A loan estimate is a document you'll receive from a lender within three business days of applying for a home loan. The document outlines important details about the loan, as well as estimated closing costs, to give you an idea of your overall home loan expenses.
So, exactly what's in a loan estimate? Take a look at some key items:
- Loan term (length of the loan)
- Total potential amount you plan to borrow
- Projected interest rate
- Notification if interest rate can change in the future
- Approximate principal and interest
- Details to note, such as prepayment penalties and balloon payment
- Approximate total monthly payment
- Mortgage points – if you're paying points to reduce the interest rate
- Projected tax and insurance costs
- Total estimated and itemized closing costs
- Total estimated cash to close
What should I know about loan estimates?
Loan estimates are just that – approximations of the costs you're applying for, so some things may be subject to change. For example, loan details or the interest rate could potentially change, in which case, you'd receive a revised estimate. Remember, a loan estimate isn't a guarantee that you'll be approved, and similarly, the interest rate on a loan estimate isn't final until you lock in your rate.
What is a closing disclosure and how is it different from a loan estimate?
Keeping in mind that a loan estimate is literally just an estimate, a closing disclosure differs because it represents the final details and actual costs involved with your loan. There are other differences, too, such as the information that's required for each form, and the length of each. After letting a lender know you want to proceed with a loan application and after the initial underwriting approval, you'll receive a closing disclosure no later than three business days prior to closing.

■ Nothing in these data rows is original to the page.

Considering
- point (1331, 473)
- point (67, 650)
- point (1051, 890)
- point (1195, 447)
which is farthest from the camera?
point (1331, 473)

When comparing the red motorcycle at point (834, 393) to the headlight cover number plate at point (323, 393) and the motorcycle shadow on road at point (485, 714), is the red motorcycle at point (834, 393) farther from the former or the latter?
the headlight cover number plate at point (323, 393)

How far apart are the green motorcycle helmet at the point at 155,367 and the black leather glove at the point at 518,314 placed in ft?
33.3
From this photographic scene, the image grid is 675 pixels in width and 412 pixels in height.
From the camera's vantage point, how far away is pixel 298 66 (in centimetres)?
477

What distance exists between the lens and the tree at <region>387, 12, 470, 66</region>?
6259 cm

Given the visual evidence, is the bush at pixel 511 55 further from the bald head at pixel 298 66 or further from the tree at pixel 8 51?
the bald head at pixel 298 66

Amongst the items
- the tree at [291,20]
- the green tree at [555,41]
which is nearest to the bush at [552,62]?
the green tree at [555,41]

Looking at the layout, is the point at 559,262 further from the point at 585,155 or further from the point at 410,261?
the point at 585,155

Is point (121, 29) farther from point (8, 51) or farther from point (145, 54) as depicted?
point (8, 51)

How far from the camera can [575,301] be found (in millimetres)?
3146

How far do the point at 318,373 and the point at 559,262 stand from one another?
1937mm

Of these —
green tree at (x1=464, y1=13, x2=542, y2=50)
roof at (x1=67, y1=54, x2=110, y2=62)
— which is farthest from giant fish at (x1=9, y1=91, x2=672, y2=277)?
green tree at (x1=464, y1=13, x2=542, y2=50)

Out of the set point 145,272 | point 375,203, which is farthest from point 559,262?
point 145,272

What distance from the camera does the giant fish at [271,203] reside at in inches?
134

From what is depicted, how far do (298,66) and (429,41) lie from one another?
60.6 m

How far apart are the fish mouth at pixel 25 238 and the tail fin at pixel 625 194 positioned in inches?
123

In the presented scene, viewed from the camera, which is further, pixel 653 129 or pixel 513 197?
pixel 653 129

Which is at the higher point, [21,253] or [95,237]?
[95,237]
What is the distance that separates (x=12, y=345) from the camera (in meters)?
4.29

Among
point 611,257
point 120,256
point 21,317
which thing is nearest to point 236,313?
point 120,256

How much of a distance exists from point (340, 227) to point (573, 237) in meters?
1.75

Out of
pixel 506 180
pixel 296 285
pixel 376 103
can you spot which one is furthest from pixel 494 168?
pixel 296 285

Here are some items that'll be finalized when you receive your closing disclosure:
- Total loan amount
- Confirmed interest rate
- Verified total monthly payment
- Final tax and insurance costs
- Exact total and itemized closing costs
With a clear understanding of what a loan estimate includes and what to check for once you receive your closing disclosure, you'll be ready to find the right loan for you and progress on your path to home ownership.